The first theory is that the Constitution was a compact made between sovereign States. Thus Hayne in 1830 declared that "Before the Constitution each state was an independent sovereignty, possessing all the rights and powers appertaining to independent nations.... After the Constitution was formed, they remained equally sovereign and independent as to all powers not expressly delegated to the federal government.... The true nature of the Federal Constitution, therefore, is ... a compact to which the States are parties." The importance of the word "compact" is that it means an agreement which loses its force when any one of the parties ceases to observe it; a compact is little more than a treaty. Those who framed the Constitution appeared to consider it no compact; for on May 30, 1787, Mr. Randolph moved that "-no treaty or treaties among the whole or part of the States, as individual sovereignties, would be sufficient." In fact, the reason for the violent opposition to the ratification of the Constitution was that when once ratified, the States could not withdraw from it.

[Constitution theory.]

Another view is presented by Webster in his reply to Hayne: "It is, sir, the people's Constitution, the people's government, made for the people, made by the people, and answerable to the people. The people of the United States have declared that this Constitution shall be the supreme law." It is plain that the Constitution does not rest simply upon the consent of the majority of the nation. No popular vote was taken or thought of; each act of ratification set forth that it proceeded from a convention of the people of a State.
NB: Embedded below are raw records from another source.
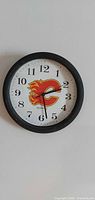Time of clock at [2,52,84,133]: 2:28
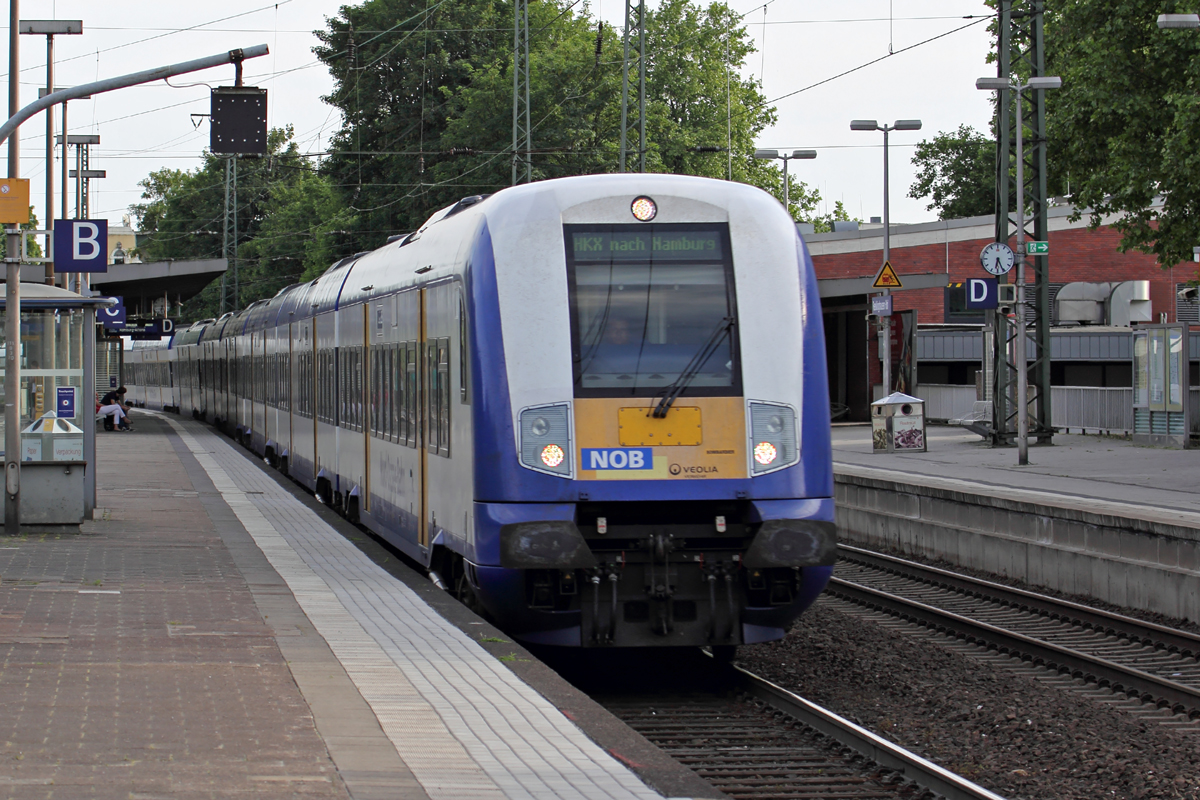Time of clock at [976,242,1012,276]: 6:25
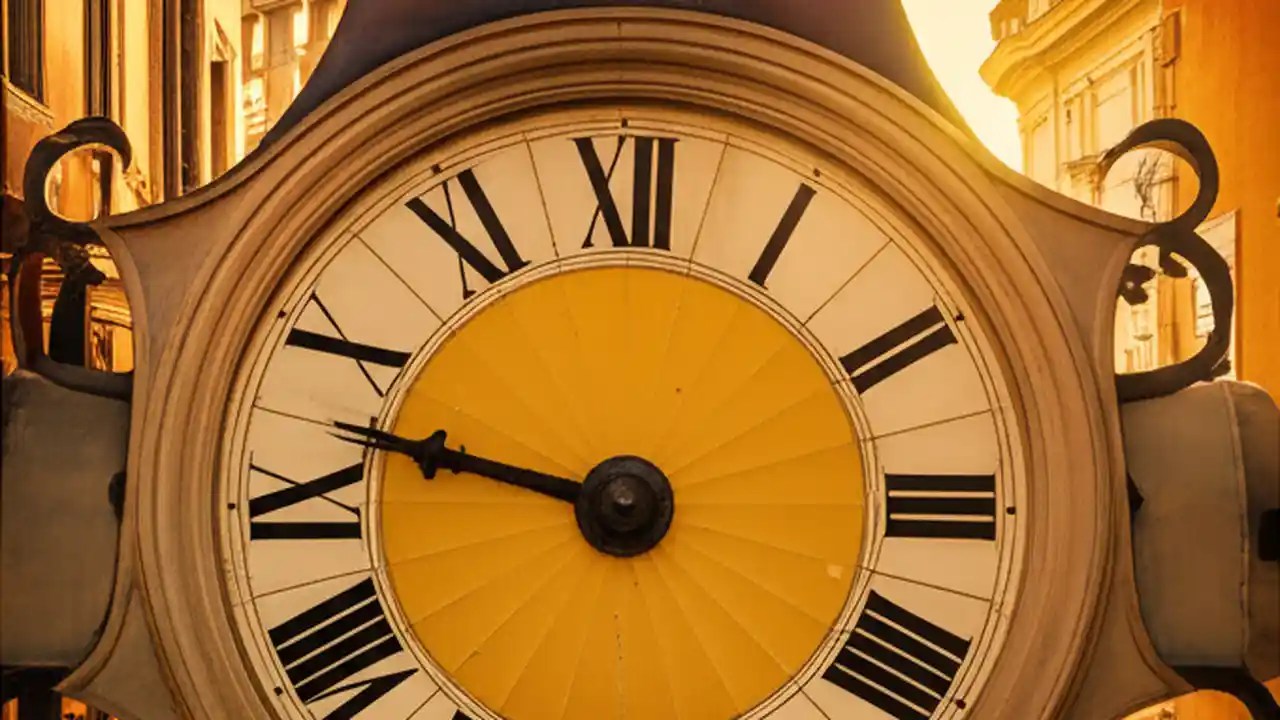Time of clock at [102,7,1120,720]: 9:47
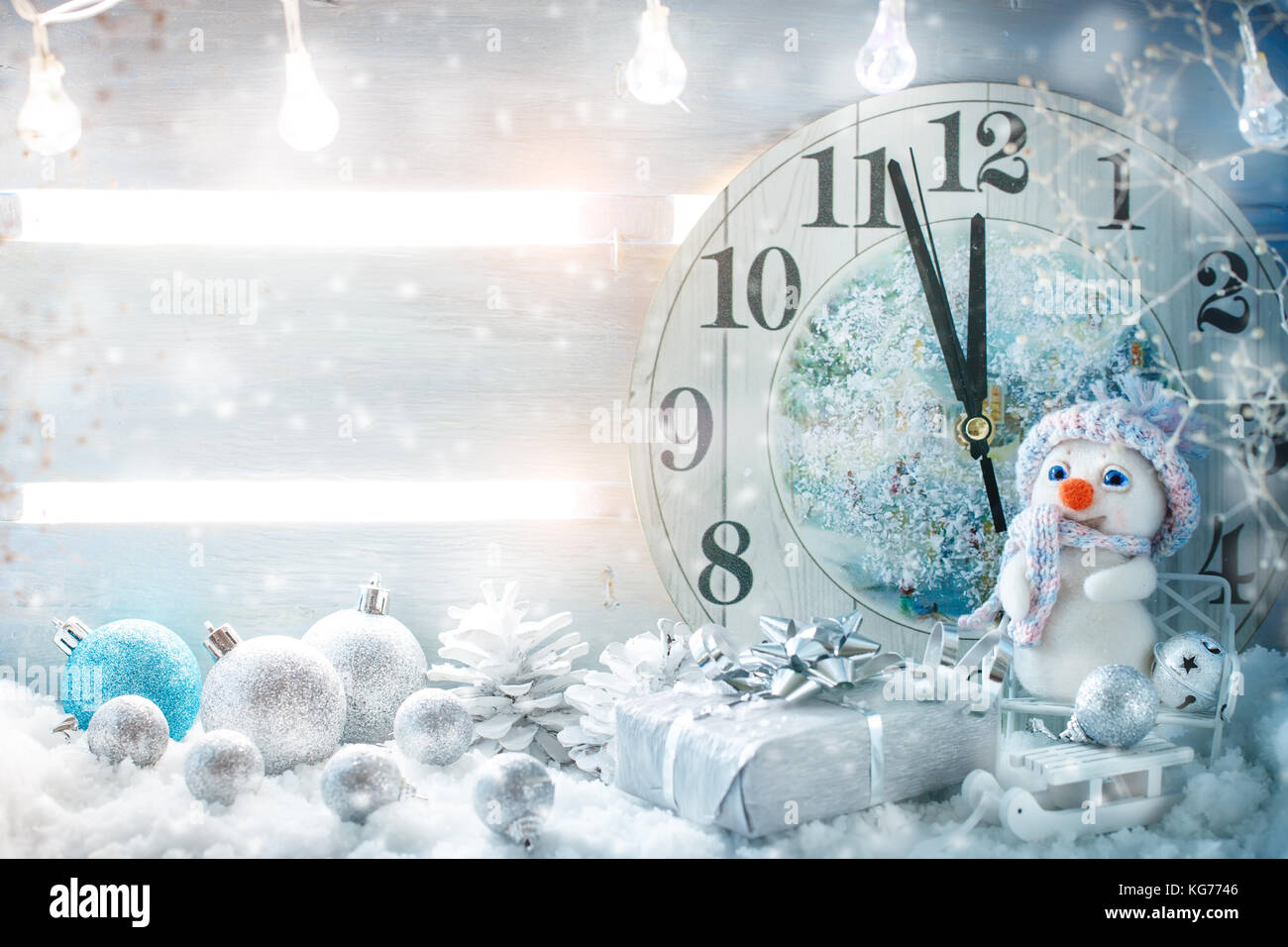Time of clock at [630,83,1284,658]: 11:56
[Basis of the Constitution.]

The real nature of the new Constitution appears in the light of the previous history of the country. The Articles of Confederation had been a compact. One of the principal reasons why the Confederation was weak was that there was no way of compelling the States to perform their duties. The new Constitution was meant to be stronger and more permanent. The Constitution was, then, not a compact, but an instrument of government similar in its origin to the constitutions of the States. The difference was that, by general agreement, it was not to take effect until it was shown that in at least nine States the people were willing to live under it. Whatever the defects of the Confederation, however humiliating its weakness to our national pride, it had performed an indispensable service; it had educated the American people to the point where they were willing to accept a permanent federal union. As the "Federalist" put it, "A nation without a national government is an awful spectacle."